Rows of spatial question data

** Start **

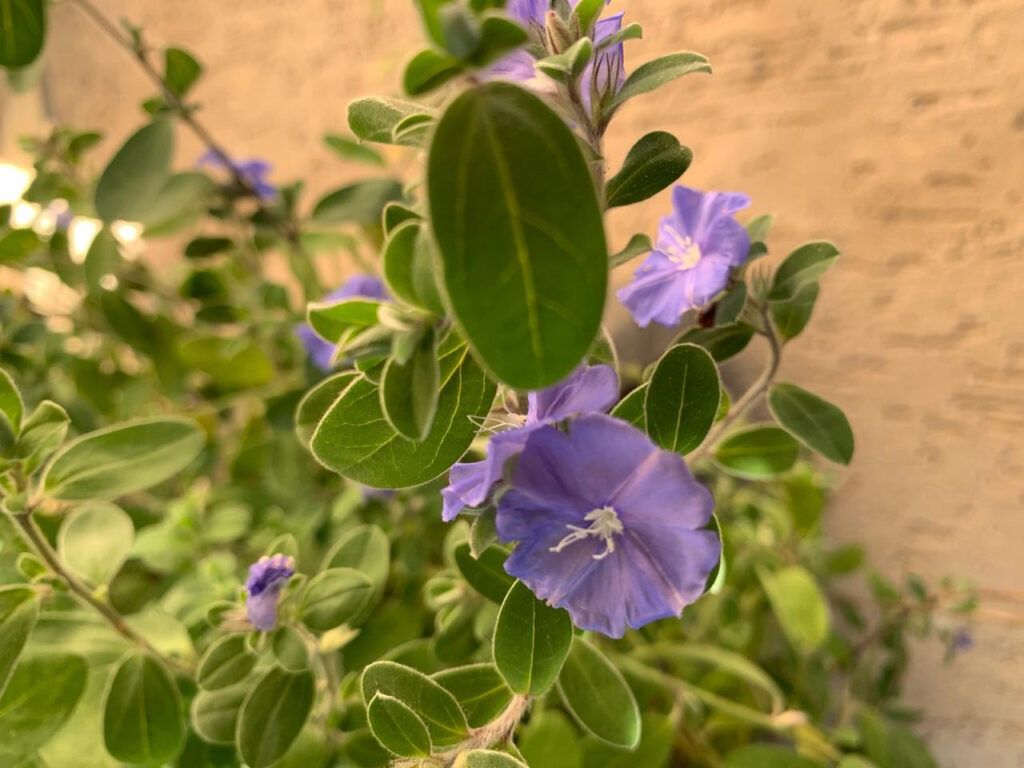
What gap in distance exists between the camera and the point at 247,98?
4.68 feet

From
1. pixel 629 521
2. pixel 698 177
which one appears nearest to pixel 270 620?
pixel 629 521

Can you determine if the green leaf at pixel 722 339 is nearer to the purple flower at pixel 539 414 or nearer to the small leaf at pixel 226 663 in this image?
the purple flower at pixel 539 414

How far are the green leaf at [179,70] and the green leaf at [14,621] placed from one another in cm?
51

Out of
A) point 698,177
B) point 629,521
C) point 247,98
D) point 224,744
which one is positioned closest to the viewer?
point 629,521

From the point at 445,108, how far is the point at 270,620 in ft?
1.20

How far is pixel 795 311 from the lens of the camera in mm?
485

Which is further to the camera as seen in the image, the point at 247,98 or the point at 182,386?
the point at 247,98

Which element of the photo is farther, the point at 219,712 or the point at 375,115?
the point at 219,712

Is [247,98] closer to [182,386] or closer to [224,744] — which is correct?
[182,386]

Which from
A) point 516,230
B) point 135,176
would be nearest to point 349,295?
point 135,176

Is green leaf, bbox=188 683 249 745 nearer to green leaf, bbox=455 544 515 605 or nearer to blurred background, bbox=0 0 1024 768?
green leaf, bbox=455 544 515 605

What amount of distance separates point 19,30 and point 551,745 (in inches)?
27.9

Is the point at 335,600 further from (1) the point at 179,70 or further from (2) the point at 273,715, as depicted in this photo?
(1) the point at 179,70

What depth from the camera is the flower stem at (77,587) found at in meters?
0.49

** End **

> _WHAT YOU NEED TO DO_:
Begin with the line that contains "Can you determine" and end with the last line of the records; set down every line in that span exactly, and nothing else.

> _TASK RESULT_:
Can you determine if the green leaf at pixel 722 339 is nearer to the purple flower at pixel 539 414 or nearer to the small leaf at pixel 226 663 in this image?
the purple flower at pixel 539 414

How far are the green leaf at [179,70] and the green leaf at [14,621] placed from one another in cm?
51

Out of
A) point 698,177
B) point 629,521
C) point 247,98
D) point 224,744
which one is positioned closest to the viewer?
point 629,521

From the point at 445,108, how far is the point at 270,620 in ft?
1.20

How far is pixel 795 311 from the lens of the camera in mm?
485

Which is further to the camera as seen in the image, the point at 247,98 or the point at 182,386?
the point at 247,98

Which element of the photo is farther, the point at 219,712 or the point at 375,115?
the point at 219,712

Is [247,98] closer to [182,386] or closer to [224,744] — which is correct?
[182,386]

Which from
A) point 516,230
B) point 135,176
would be nearest to point 349,295?
point 135,176

Is green leaf, bbox=188 683 249 745 nearer to green leaf, bbox=455 544 515 605 or nearer to blurred background, bbox=0 0 1024 768?
green leaf, bbox=455 544 515 605

What amount of distance separates point 19,30 and point 551,745 (in inches)?
27.9

Is the point at 335,600 further from (1) the point at 179,70 or further from (2) the point at 273,715, as depicted in this photo?
(1) the point at 179,70

What depth from the camera is the flower stem at (77,587) found at in meters?
0.49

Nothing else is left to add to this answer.